Think of the large Hollywood sign, perched uniquely on a grassy mountain. It’s a signature of their cinema – a symbol of their industry. The term “Bollywood” is generated from Bombay, the capital city of Hindi movies, and (obviously) Hollywood. However, when something is copied it generally loses some of its value. Given, it’s just a name. And yes, the popular saying “What’s in a name?” does usually stand true. In addition, the content is wholly independent of the term, yet to our Indian sense of pride, it just doesn’t sound right. Why should our industry, which is just as good (if not better) than Hollywood, be called by an unoriginal copied name?

For years now, Indians have been deploring foreigners for thinking that the Hindi film industry has little original content to offer. While this way of thinking is slowly dispersing, another new issue is being raised: How can we prove ourselves to be truly original when we’re still using the term Bollywood casually?

Within the film fraternity, this term is disliked as well. Hindi film industry appealed more to these actors and actresses. The term Bollywood was coined initially by the Western media to refer to Hindi cinema. That is one of the main reasons both Om Puri and Naseerudin Shah find it humiliating and derogatory.

Piggy Chops is in agreement. “I don’t like the term Bollywood. Hindi film industry sounds so much more sensible and sensitive.” Dino Morea also concurs, saying, “I don’t think we need to copy Hollywood.”

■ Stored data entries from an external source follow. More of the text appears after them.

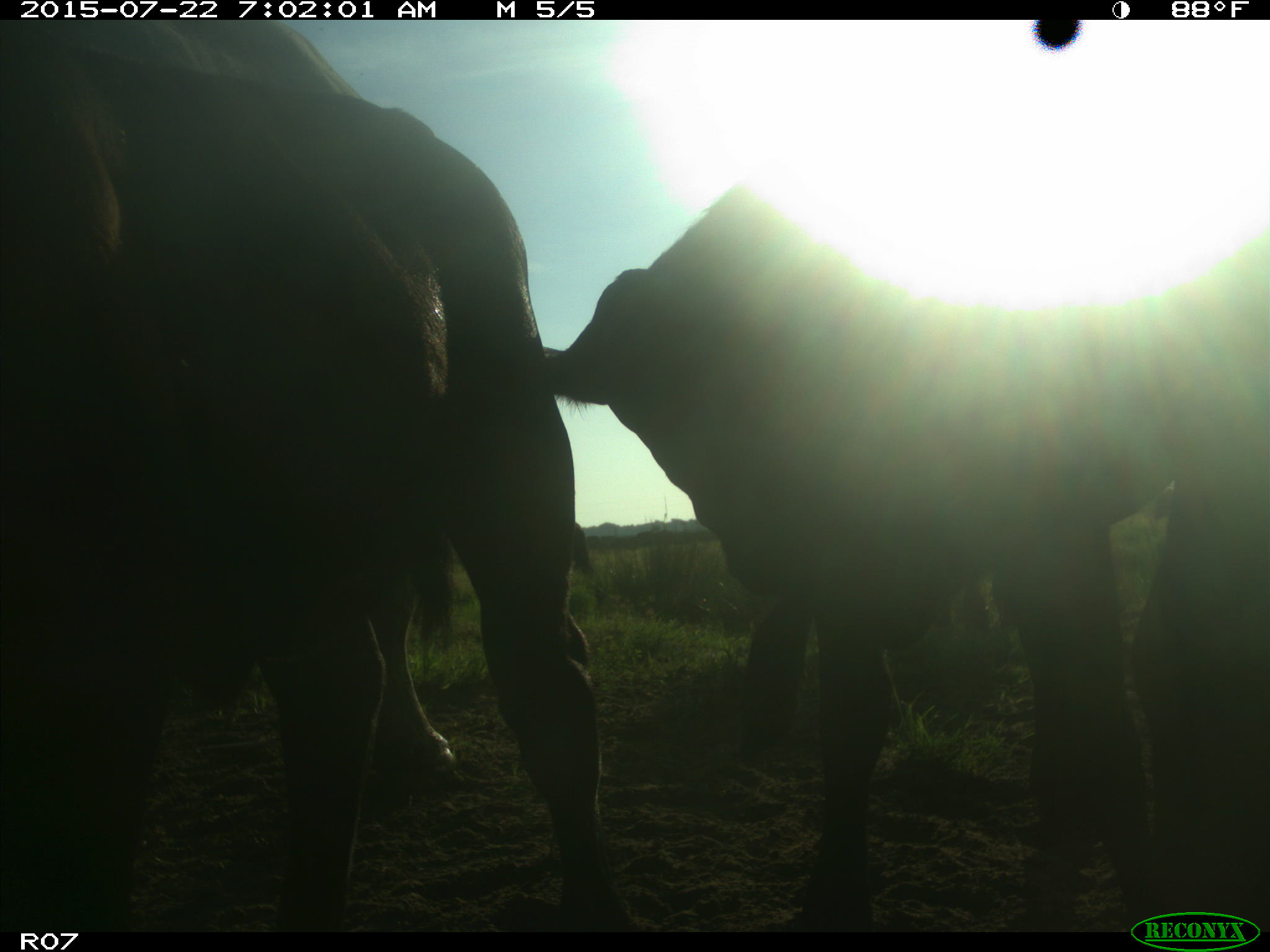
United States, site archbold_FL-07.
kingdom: Animalia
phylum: Chordata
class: Mammalia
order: Artiodactyla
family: Suidae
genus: Sus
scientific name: Sus scrofa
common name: wild boar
Sus scrofa (wild boar).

Of course, an important fact to keep in mind as we explore this is that Bollywood does not refer to the entire Indian film industry. In fact, it only refers to those films whose central language is Hindi (It would be more accurate to call it Hindustani, as the language spoken now in movies is a fusion of Hindi and Urdu). Other parts of the Indian film industry too have their own derivates of Hollywood. For example, Tollywood refers to the Telugu film industry, or sometimes to the Kannada-based Bengali film industry.

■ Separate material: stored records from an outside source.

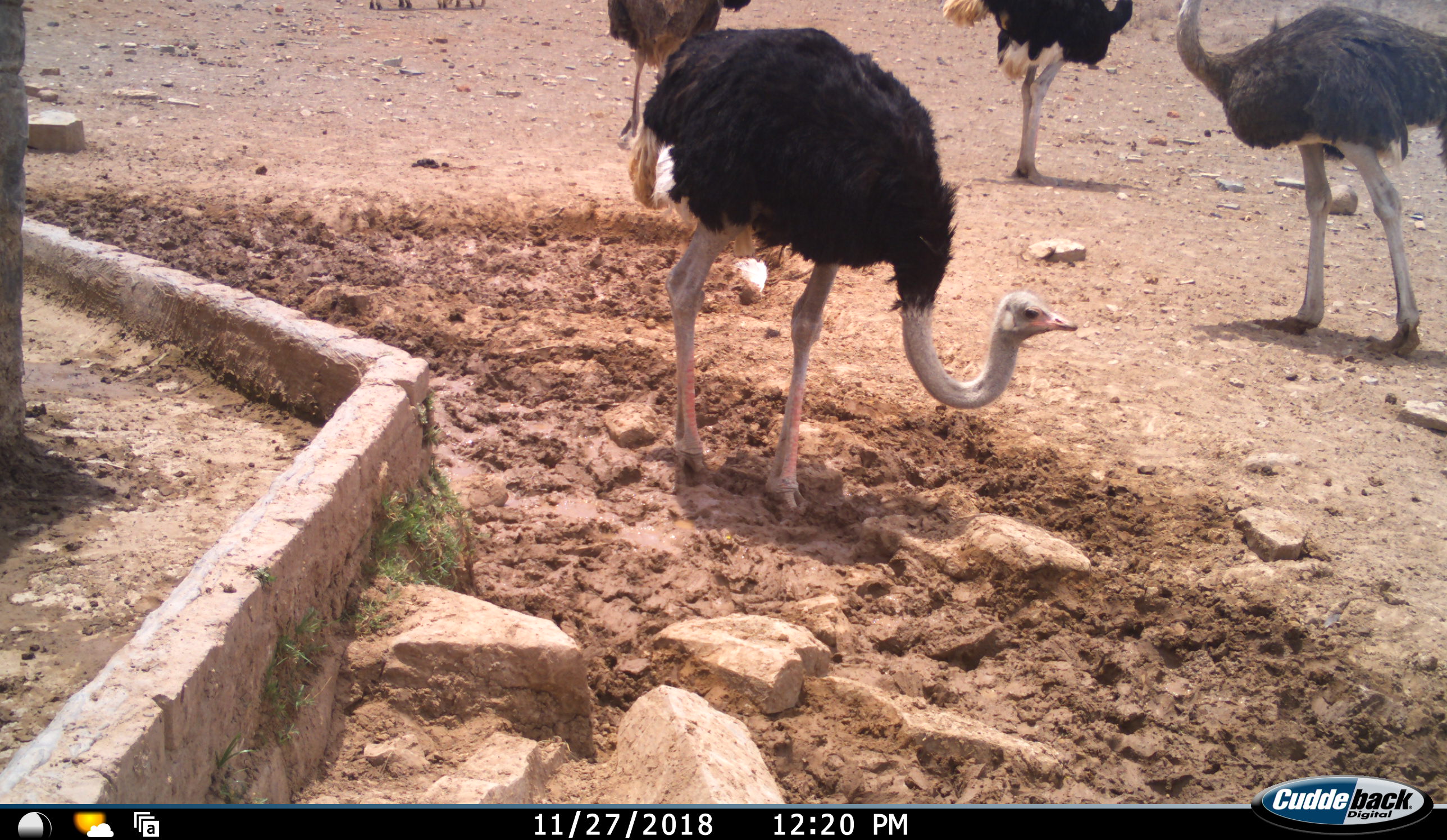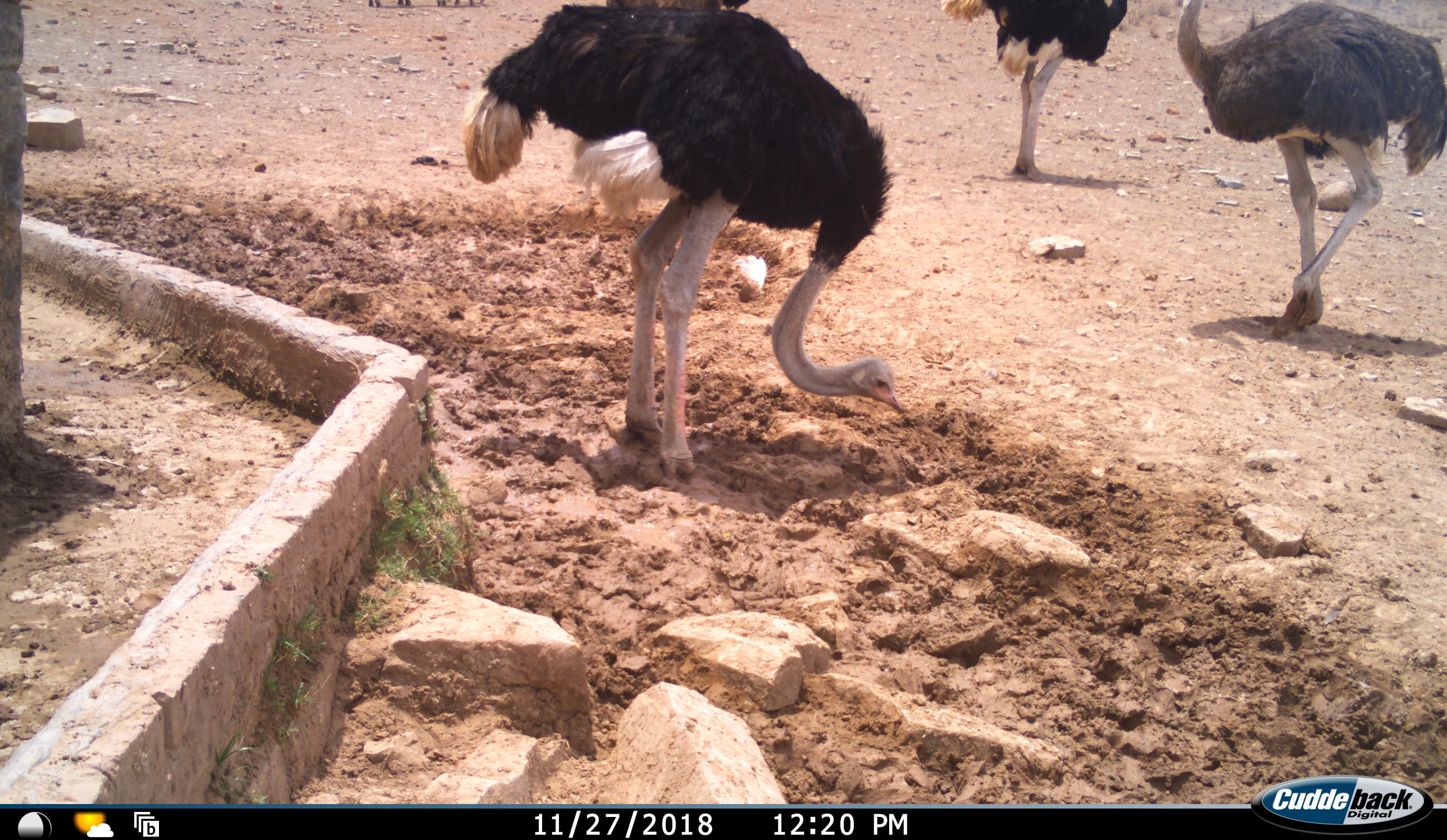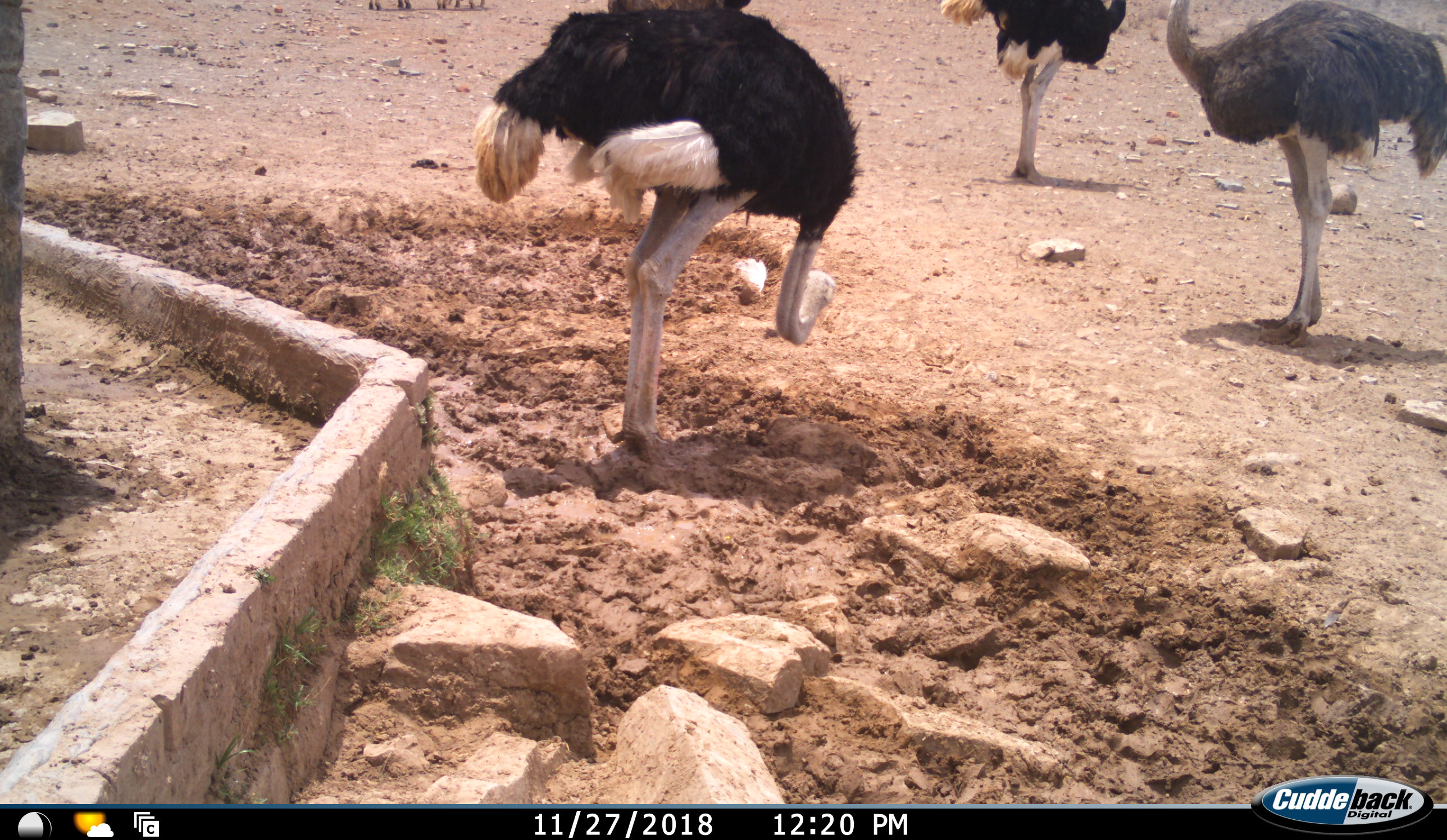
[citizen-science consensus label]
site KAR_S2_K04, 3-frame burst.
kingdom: Animalia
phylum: Chordata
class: Aves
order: Struthioniformes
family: Struthionidae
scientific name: Struthionidae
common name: ostrich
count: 4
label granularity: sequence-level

Shilpa Shetty is vehemently against the use of the term as well. At one point, she exclaimed, “Don’t call it Bollywood, I would kill you if you do that. It’s like calling French cinema Follywood!”

Despite the fact that so many people dislike the use of the term, there is no denying its popularity. Anybody in the streets can tell you what Bollywood is and in casual conversation, people will more likely be saying Bolywood than Hindi film industry. Actors and actresses, for all that they say, still eagerly participate in award functions and shows overseas that use Bollywood in their title. For example, ‘Bollywood Nights’ or ‘Bollywood World Tour.’

And the last indisputable piece of evidence that signifies its popularity? The word was added into the Oxford-English Dictionary in 2003. Amitabh Bachchan, for one, readily accepted this. He said, “It has been perhaps very judiciously put into the dictionary. So, it will stay with us for eternity.”

There are some, however, who pay no heed to it. “I suppose people mind it but it’s just a name. It doesn’t really matter,” actor Manisha Koirala said nonchalantly.

Doesn’t it? Even though it has stuck around for so long, it’s up to us to raise our voices. Like Mahatma Gandhi said, “Be the change you want to see in the world.” Quoting from a film of the Hindi film industry: “There are two types of people in the world: those who watch things happening and let them happen…and those who take the responsibility to change them.” {Rang de Basanti, idiots!}

What it all comes down to is this: If you think ‘whatever, it’s just a name’, well then everything’s just dandy for you isn’t it? However, if you feel that it undermines an integral part of our cinema…well then you better do something about it!